The recall is the ratio tp / (tp + fn) where tp is the number of true positives and fn the number of false negatives. The recall is intuitively the ability of the classifier to find all the positive samples. Thus, 79% of the investable rating were correctly identified.
The F-beta score can be interpreted as a weighted harmonic mean of the precision and recall, where an F-beta score reaches its best value at 1 and worst score at 0. Therefore, 79% of the positive prediction were correct.
The F-beta score weights the recall more than the precision by a factor of beta. beta = 1.0 means recall and precision are equally important.

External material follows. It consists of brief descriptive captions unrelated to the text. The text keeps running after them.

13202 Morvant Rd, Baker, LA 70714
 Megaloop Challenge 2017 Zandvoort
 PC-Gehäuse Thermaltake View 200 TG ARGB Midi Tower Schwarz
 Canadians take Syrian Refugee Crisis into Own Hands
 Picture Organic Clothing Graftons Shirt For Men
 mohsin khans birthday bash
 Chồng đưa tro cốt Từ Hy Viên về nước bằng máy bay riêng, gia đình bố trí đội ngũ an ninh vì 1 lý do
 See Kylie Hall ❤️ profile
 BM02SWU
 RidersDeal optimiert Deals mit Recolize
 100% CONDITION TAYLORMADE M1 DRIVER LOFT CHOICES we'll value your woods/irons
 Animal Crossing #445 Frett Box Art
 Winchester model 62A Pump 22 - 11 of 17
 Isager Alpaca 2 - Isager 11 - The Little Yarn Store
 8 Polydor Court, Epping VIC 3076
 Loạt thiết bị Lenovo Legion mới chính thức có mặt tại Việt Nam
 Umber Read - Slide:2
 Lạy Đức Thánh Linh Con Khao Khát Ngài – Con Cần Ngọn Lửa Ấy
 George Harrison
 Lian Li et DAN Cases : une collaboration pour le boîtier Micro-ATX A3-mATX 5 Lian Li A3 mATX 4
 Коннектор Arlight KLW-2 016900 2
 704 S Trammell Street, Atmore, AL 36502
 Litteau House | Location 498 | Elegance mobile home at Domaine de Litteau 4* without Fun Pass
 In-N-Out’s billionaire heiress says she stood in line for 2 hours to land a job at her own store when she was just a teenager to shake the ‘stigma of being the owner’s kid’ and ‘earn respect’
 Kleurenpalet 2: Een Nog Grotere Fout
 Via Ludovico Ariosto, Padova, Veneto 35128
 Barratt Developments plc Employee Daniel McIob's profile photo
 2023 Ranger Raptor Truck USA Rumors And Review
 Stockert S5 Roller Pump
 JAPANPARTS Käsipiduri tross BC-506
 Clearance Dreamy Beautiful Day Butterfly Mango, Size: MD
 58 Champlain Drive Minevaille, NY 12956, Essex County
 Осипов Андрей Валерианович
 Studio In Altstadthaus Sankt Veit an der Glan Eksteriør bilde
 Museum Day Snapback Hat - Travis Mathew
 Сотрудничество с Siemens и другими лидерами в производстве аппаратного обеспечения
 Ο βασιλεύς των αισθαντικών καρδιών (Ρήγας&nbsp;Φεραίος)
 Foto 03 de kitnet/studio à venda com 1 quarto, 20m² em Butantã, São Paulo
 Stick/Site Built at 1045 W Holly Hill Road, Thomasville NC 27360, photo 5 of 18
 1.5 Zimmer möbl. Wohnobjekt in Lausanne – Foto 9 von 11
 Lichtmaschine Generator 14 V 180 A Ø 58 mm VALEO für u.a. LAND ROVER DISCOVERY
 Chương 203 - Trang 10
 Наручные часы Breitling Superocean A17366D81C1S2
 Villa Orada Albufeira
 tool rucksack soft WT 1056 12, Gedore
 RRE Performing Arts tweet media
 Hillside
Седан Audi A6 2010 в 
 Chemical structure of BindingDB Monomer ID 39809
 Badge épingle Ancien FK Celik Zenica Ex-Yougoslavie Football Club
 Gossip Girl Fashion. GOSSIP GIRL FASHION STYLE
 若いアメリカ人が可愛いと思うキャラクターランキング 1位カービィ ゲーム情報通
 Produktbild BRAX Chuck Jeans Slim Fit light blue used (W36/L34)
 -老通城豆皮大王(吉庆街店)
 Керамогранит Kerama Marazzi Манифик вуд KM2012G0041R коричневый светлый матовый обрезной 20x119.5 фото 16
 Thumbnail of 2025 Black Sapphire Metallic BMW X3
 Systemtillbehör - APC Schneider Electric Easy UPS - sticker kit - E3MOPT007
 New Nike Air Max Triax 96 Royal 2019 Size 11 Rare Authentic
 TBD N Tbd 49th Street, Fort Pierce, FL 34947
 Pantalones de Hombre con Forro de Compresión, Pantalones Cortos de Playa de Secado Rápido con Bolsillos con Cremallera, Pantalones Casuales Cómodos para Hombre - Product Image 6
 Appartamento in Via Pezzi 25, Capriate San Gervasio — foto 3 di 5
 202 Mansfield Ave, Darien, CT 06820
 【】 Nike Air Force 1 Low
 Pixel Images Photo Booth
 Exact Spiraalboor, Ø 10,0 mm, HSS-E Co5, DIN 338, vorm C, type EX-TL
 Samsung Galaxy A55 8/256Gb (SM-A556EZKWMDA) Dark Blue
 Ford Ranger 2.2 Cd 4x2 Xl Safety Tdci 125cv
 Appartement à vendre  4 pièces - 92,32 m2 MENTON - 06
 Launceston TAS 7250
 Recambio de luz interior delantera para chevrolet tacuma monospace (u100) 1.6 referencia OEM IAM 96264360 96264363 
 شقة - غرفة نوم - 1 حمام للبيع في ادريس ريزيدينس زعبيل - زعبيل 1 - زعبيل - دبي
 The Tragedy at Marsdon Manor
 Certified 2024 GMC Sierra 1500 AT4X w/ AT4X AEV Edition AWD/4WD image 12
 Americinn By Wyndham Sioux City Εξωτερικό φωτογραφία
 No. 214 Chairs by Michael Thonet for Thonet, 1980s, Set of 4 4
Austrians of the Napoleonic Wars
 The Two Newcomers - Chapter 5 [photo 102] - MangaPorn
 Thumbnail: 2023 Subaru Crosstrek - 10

The support is the number of occurrences of each class in y_test.
ROC
The ROC curve is another common tool used for this type of models. The dotted line represents the ROC curve of a purely random classifier; a good classifier stays as far away from that line as possible (toward the top-left corner).
Conclusion
Ebit margin, net profit margin, ROI, Free CF per share, current ratio, Long term Debt/Capital, Operating margin and asset turnover are all significant and determinants for the probability of having an investable rating.
Ebit margin, net profit margin, ROI and Free CF per share increses the probability of having an investable rating.
Current ratio, Long term Debt/Capital, Operating margin and asset turnover lower the probability of having an investable rating.
79% of the investable ratings were correct by the model.